Prepared by Kip Hansen. You can still see a bit of a recent upward trend, but far less dramatic. The 50-inch line is just a visual reference.

Your eye sees much larger gaps from the peaks to the valleys, and from the bottom of the chart to the top, on the NOAA version. The claimed upward slope of 3.3 inches per century (per century) looks more alarming. Everything looks very different when the annual rainfall totals start at zero and accumulate by month. This counter illustration prepared by co-author Kip Hansen only goes back to 1970.

Surely one of the most intense rainfall events in recent Virginia history was the downpour that destroyed much of Nelson County as the remnants of Hurricane Camille passed in 1969. There was no official rain gauge at that location, and the estimates of 20 plus inches of localized rain that night are merely that – estimates. The modern doppler weather radars didn’t exist then.
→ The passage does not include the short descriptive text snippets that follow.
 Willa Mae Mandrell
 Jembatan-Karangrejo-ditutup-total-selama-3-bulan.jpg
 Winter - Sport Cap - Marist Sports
Those radars have now provided about three decades of reliable measurements on rainfall intensity. More data, and perhaps those claims can be sustained in future years. But the claims in the Mercury article are anecdotal or rely on one (Norfolk) or only some (see below) of the official measurements in the state.

How many other times have outlier events such as an isolated cloudburst evaded official measurement? Or areas of drought? Certainly it happened far more often a century ago than now. Comparing rainfall now with the records of 100 or 125 years ago is simply not valid. Even if you did have 100 years of hard state-wide data, would that truly provide a definition of “normal”?
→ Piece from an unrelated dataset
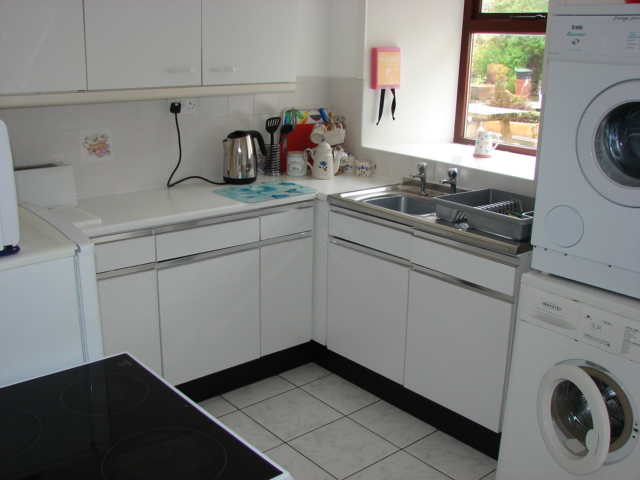 Photograph of Garden Cottage kitchen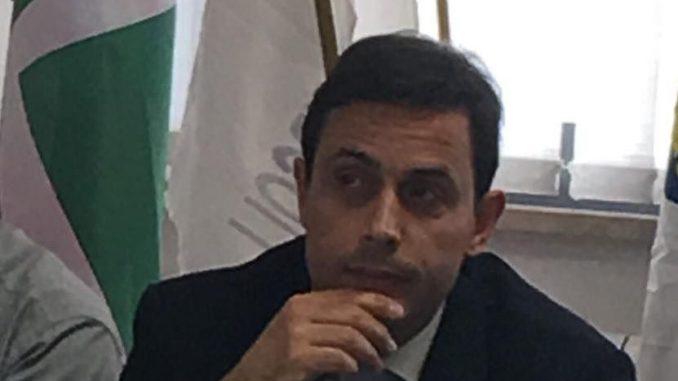 alt tag Domenico Vulcano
Decades ago, expensive flood control projects have been installed in Richmond and the small industrial city of Buena Vista. Wouldn’t that indicate this is not a new concern? How often are they used? Is that pace accelerating? The absence of that evidence proves nothing but does raise questions.

To bolster its claims of coming monsoons, the Mercury cited a study that used data from 43 weather stations and found evidence of more rainfall and rainfall that was more frequently intense. The authors looked at 1947 to 2016 because when they looked at 1987 to 2016, “due to the heterogeneity in precipitation and limited statistical significance, these results are not shown.” Translation: For the most recent 30 years, nothing statistically significant was found. This, too, is contrary to the Mercury’s thesis.
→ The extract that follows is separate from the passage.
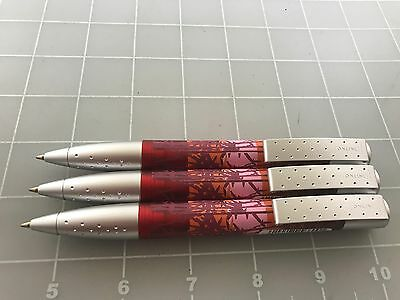Judd's Lot of 3 NEW Online Rollerball Pens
Also, note only 43 of the 146 Virginia weather measurement locations had sufficient data to go back to 1947.  These authors at least are fairly cautious, concluding, “Over the 70-year period (1947 – 2016), mean annual precipitation in Virginia seems to have increased.” (Emphasis added.) The word “seems” never appears in the Climate Armageddon Narrative. Yet claims are being made elsewhere about trend lines back to 1895, using them to create concern about the future.

How about the other side of the equation? If next year is a drought year, what will that do to that trend line so crucial to NOAA’s claim of greater and greater rainfall amounts? Lack of rainfall can also be truly life- or economy-threatening, and might scare some Virginians more than 3 added inches of average annual rain.  

Yet another huge inconvenient fact: As we are discussing those recent rainy years, about half of Virginia this summer was in in dry or drought conditions. (See illustration at the end.) Check out the Palmer Drought Severity Index for the southeastern United States for the past 30 years. You won’t see a hint of warning there that the scale has tipped toward excess rain, just the normal rise and fall around the mean.

Prepared by Kip Hansen

The bottom line of the Mercury report and the state document is a warning that Virginia is not ready for major flooding events. This is correct, and it doesn’t matter whether the events come more frequently, less frequently or at the same pace as the past few decades. This is an engineering and land use challenge that should be taken up whether or not you lie awake nights listening for pounding rain. It is not due to climate change.

Kip Hansen is an experienced analyst and writer on issues of climate and human-caused climate change. Found as a I was seeking a volunteer consultant to help with my response, he added several points to my argument and prepared several illustrations. He deserved more than a “hat tip.”